Now, 8 and half years later, as Trump 2.0 appears to be an even greater disaster than his first term, I am left to wonder about CalExit. There is a ballot initiative for secession which I believe is up for a vote in November of 2028. As things are currently going, I can see that ballot initiative doing better than most people expect.
And zooming out from the everyday politics, one thing we can see is that the history of American secession movements are quite strange. Secession movements happen in places that are far from are outside of the political centers, tend to generate a lot of tax revenue, and don't see that revenue come back in the form of beneficial spending. For example, Lombardy and Venezio were the major sources of tax revenue for the Hapsburg Empire in the early 19th Century. 1/3 of the total tax revenue for the entire Empire came from those regions. Ethnically, linguistically, and culturally, these regions were distinct from Vienna, and so the secession movements were not surprising. Similarly, the secession movements in Ireland, the 13 Colonies of the United States, Kashmir, the Soviet Republics, and most other secession movements follow the same pattern.

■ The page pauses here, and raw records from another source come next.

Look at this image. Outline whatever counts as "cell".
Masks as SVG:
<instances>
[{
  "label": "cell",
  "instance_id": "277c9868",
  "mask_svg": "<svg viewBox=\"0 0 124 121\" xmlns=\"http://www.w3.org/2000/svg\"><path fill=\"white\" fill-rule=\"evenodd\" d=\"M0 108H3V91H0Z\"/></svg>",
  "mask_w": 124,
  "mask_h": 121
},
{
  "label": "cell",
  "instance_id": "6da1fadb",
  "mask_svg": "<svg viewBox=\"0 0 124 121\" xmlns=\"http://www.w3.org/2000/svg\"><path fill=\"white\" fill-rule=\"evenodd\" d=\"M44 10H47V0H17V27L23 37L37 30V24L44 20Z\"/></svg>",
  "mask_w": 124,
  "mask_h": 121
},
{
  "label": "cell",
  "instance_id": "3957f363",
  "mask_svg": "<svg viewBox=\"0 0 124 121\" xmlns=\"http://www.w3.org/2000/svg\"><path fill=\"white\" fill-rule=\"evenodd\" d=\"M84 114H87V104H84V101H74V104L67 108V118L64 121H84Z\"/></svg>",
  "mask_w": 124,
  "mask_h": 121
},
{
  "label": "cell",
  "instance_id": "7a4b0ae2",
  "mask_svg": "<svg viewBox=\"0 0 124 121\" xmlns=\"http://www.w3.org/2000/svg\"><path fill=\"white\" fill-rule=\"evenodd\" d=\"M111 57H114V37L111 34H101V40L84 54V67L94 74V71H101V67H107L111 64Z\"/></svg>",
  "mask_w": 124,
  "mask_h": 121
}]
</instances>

In the US, the secession by the Confederate states was so strange because rather than being far from the center of power, slave states literally surrounded Washington, D.C., and Southern politicians played prominent roles in American politics throughout the political history of the United States. And Southern states were tax generators, federal spending was so low in the Antebellum period that there was no significant tax burden from the federal government anywhere. So, it really was all about slavery.
But looking at California in 2025, California is exactly the sort of place where a secession movement would grow. California is a net generator of taxes - meaning Californians pay $80 billion more in taxes than the state receives back in federal funding. With Trump threatening to withhold all federal funding from California (well, not all of it, as there are significant military bases here, and the federal government owns most of the top third of the state), that number will grow larger.
It's also clear that Trump's isolationist policies hurt a number of Californian businesses which rely on both foreign labor (either factories abroad, or direct hire of foreign workers), and exports. It doesn't help that Trump has also directly threatened companies like Apple. Further, Trump's policy of deporting workers who have deep ties to the community (and not the "gang members" he promised), has only served to stoke anger here. That certainly has been amplified with the arrest of the President of the SEIU, the largest and most politically active labor union in California, and the recent protests in LA, which Trump has further inflamed by nationalizing the National Guard and sending in troops.
In short, the conditions are looking more and more ripe for a significant secession movement in California. Given the tremendous importance California has for the United States as a whole, it's highly unlikely we would be let go peacefully. All of which, at the end of the day, means that the next four years in California are not going to be great.